Где фронт, а сошек не было, то по вступлении в караул приказать оные тотчас сделать.
Иметь от фронта вестовых в настоящих местах без излишества. Когда вестовой, для отдания какой особе чести, или часовой, усмотрят оную прежде вестового, по способности своего места, и чтоб поспеть караулу в ружье стать, громко скажет: «к ружью», то сие того ж мгновения подтвердит громко ж стоящей у фронта часовой; караул выходит и становитца к ружью поспешно, однако без замешательства. Буде ж та особа скоро проедет, или нечаянно вдруг из переулка выдет, так что караул ему чести отдать не поспеет, но для того не торопитца, и командовать порядочно: «ступай в ружье, к ноге, на плечо, на караул», сколько командир поспеет, а кто от торопливости, дабы поспеть честь отдать, за ружье для делания еще не повеленного хвататца будет и произведет во фронте замешательство, того неослабно наказывать. Сие самое в отдании чести наблюдает всякой часовой, а за свою торопливость, в каком ни есть темпе, как только усмотрен будет, наказан быть должен без упущения.

## [Задание 1]
Что, согласно фрагменту о карауле, нужно сделать, если у фронта не было сошек?
## [Задание 2]
Перескажите фрагмент о карауле в двух предложениях.
## [Задание 3]
Изложите абзац фрагмента о карауле, начинающийся словами «Иметь от фронта вестовых», в виде списка, сохранив основные факты.

## [Выдержка из данных]

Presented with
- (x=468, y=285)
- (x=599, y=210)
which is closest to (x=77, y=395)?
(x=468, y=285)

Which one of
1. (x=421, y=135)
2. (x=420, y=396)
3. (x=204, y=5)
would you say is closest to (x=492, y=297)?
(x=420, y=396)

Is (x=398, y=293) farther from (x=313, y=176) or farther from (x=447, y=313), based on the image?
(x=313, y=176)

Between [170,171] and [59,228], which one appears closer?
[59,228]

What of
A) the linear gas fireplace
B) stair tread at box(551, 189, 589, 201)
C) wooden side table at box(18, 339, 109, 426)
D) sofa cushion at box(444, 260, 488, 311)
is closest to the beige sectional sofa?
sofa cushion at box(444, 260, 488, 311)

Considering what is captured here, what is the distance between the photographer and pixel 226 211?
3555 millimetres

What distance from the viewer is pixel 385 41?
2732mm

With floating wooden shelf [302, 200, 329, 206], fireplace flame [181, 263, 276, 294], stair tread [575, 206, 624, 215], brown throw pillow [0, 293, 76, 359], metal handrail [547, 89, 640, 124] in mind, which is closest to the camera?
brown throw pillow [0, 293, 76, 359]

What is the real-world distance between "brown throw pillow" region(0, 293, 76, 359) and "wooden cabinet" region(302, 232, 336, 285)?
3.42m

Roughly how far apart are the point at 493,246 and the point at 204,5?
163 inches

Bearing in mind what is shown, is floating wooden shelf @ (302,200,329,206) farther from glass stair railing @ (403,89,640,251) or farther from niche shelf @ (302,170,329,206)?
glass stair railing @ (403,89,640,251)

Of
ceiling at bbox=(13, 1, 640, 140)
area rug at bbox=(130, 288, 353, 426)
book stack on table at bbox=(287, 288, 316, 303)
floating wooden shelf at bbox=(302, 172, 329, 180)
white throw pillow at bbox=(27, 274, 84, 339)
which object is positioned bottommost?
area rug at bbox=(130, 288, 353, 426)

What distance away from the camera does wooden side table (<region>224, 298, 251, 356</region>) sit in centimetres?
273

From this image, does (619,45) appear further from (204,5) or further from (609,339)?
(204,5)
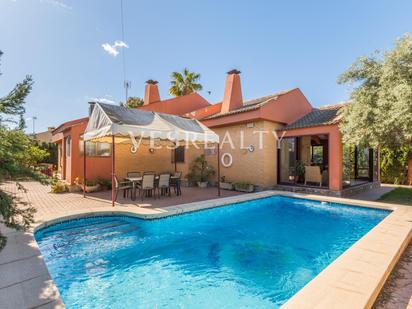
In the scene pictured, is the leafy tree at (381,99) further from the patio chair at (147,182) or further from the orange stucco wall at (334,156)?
the patio chair at (147,182)

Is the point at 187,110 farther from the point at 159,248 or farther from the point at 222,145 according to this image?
the point at 159,248

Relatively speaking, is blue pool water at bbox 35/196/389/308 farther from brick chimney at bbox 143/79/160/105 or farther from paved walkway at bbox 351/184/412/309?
brick chimney at bbox 143/79/160/105

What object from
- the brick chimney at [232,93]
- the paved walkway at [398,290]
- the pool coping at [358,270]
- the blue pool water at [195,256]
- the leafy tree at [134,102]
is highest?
the leafy tree at [134,102]

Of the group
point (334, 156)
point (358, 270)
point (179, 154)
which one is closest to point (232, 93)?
point (179, 154)

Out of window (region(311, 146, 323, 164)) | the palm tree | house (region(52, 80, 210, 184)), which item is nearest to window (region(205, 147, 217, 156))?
house (region(52, 80, 210, 184))

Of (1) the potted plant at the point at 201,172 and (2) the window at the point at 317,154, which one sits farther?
(2) the window at the point at 317,154

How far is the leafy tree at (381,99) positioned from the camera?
25.5ft

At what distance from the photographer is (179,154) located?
17188mm

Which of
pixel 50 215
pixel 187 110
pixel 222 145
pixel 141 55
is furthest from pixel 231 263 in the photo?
pixel 141 55

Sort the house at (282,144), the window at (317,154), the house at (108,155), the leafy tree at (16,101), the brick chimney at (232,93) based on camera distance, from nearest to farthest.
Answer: the leafy tree at (16,101), the house at (282,144), the house at (108,155), the brick chimney at (232,93), the window at (317,154)

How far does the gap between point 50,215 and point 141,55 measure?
1434 centimetres

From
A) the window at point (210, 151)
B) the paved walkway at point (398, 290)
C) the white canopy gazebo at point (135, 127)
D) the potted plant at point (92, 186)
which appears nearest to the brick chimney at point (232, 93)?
the window at point (210, 151)

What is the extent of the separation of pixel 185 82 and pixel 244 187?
1656cm

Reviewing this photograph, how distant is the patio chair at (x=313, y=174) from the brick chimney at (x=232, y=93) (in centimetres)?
661
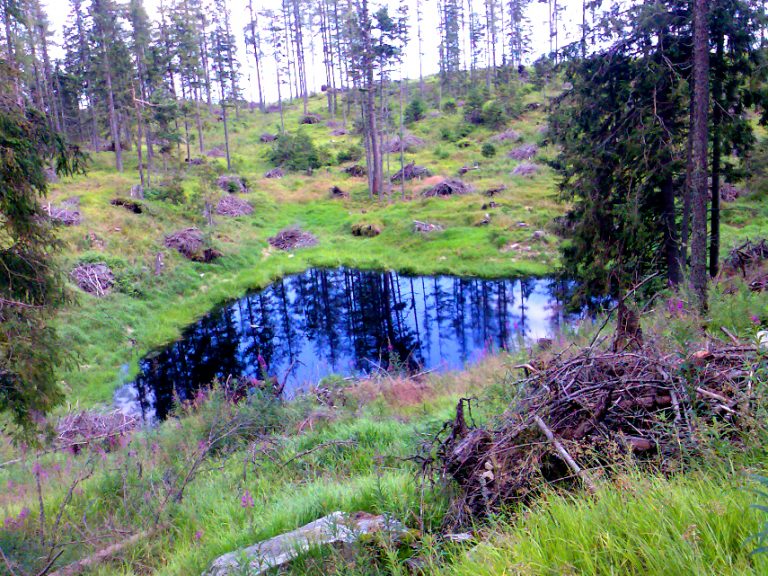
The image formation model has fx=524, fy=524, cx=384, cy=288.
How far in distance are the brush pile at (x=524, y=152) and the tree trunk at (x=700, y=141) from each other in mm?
31436

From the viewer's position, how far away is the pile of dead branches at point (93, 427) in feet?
33.6

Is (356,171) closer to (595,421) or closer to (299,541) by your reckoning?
(595,421)

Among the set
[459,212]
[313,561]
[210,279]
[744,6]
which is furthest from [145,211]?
[313,561]

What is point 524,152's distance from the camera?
4112 cm

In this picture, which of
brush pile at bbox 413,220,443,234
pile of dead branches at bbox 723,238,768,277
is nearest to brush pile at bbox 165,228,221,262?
brush pile at bbox 413,220,443,234

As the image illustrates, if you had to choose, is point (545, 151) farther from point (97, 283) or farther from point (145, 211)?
point (97, 283)

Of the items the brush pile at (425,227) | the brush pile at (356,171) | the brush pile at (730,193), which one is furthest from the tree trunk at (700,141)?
the brush pile at (356,171)

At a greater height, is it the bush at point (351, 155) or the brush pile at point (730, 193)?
the bush at point (351, 155)

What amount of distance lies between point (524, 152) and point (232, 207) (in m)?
22.7

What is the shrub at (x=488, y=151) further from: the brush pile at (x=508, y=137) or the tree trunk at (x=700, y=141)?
the tree trunk at (x=700, y=141)

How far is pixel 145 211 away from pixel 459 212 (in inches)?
688

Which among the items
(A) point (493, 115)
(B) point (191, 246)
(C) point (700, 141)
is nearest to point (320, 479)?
(C) point (700, 141)

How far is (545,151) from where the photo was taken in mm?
39188

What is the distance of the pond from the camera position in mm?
14664
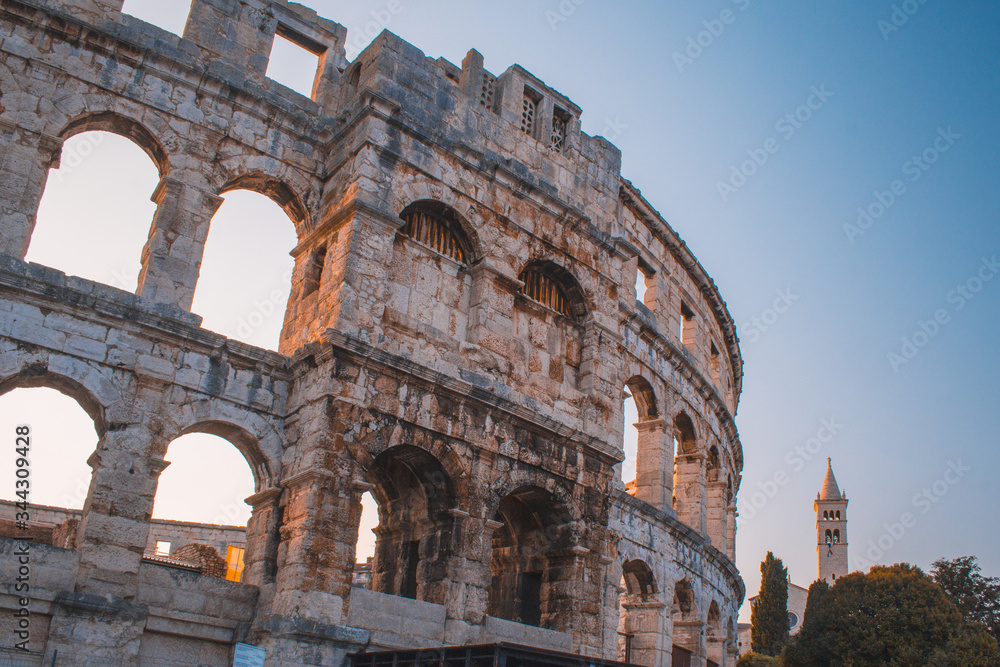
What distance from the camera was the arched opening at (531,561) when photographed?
1362 cm

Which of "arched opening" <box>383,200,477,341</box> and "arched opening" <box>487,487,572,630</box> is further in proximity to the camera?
"arched opening" <box>487,487,572,630</box>

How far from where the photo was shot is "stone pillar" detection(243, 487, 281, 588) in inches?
452

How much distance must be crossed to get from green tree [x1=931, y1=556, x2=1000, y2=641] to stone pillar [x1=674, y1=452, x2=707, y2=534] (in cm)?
2729

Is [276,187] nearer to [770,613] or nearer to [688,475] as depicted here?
[688,475]

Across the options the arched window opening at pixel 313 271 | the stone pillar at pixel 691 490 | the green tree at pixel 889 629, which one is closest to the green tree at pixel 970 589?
the green tree at pixel 889 629

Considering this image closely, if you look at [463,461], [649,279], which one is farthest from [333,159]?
[649,279]

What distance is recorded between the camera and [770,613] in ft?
153

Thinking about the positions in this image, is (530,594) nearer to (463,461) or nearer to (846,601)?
(463,461)

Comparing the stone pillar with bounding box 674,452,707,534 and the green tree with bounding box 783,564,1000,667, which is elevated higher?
the stone pillar with bounding box 674,452,707,534

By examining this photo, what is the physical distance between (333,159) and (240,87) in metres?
1.69

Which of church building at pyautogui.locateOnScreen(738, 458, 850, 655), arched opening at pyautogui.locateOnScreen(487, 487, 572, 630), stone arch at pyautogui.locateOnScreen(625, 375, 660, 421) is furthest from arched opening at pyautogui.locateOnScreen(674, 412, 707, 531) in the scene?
church building at pyautogui.locateOnScreen(738, 458, 850, 655)

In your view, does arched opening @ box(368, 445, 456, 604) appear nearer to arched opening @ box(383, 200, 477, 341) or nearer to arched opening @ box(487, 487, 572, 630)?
arched opening @ box(487, 487, 572, 630)

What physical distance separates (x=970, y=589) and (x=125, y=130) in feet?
145

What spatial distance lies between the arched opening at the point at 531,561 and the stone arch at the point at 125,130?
7192mm
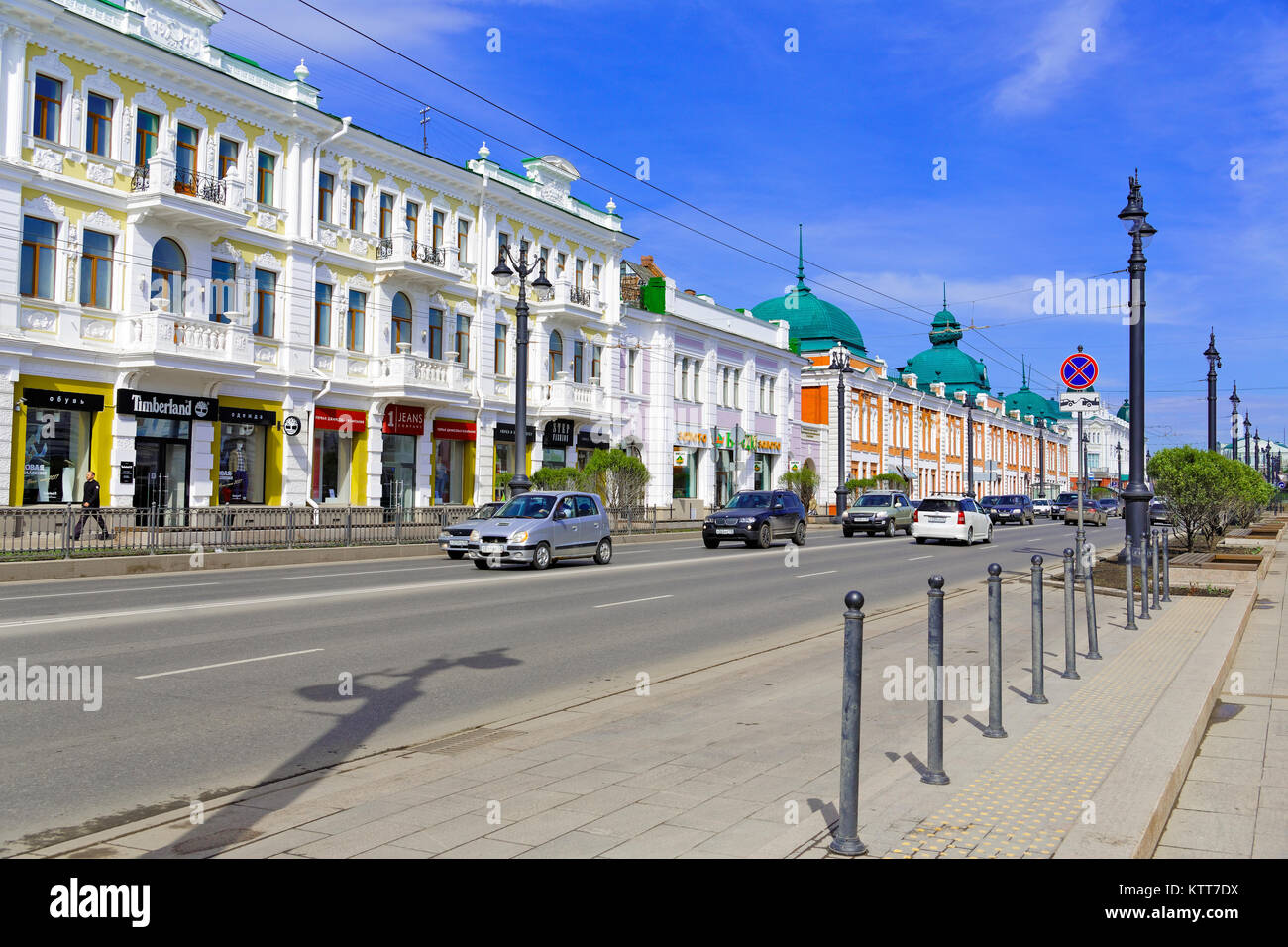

## [Ответ 1]
Сразу по вступлении в караул приказать их сделать.

## [Ответ 2]
Если у фронта нет сошек, их нужно сделать сразу по вступлении в караул, а вестовых держать только в положенных местах, без излишества. Заметив особу, которой отдается честь, караул по команде «к ружью» становится к ружью поспешно, но без замешательства, а того, кто от торопливости схватится за ружье без команды и нарушит порядок во фронте, следует строго наказывать.

## [Ответ 3]
- Вестовых держать у фронта только в положенных местах, без излишества.
- Вестовой или часовой, первым заметивший особу, которой отдается честь, громко говорит «к ружью», и часовой у фронта тут же громко это повторяет.
- Караул выходит и становится к ружью поспешно, но без замешательства.
- Если особа быстро проедет или внезапно выйдет из переулка, торопиться не нужно: командир по порядку командует «ступай в ружье, к ноге, на плечо, на караул», сколько успеет.
- Того, кто от торопливости схватится за ружье без команды и вызовет замешательство во фронте, строго наказывать.
- Те же правила отдания чести соблюдает каждый часовой, и за торопливость его наказывают без упущения.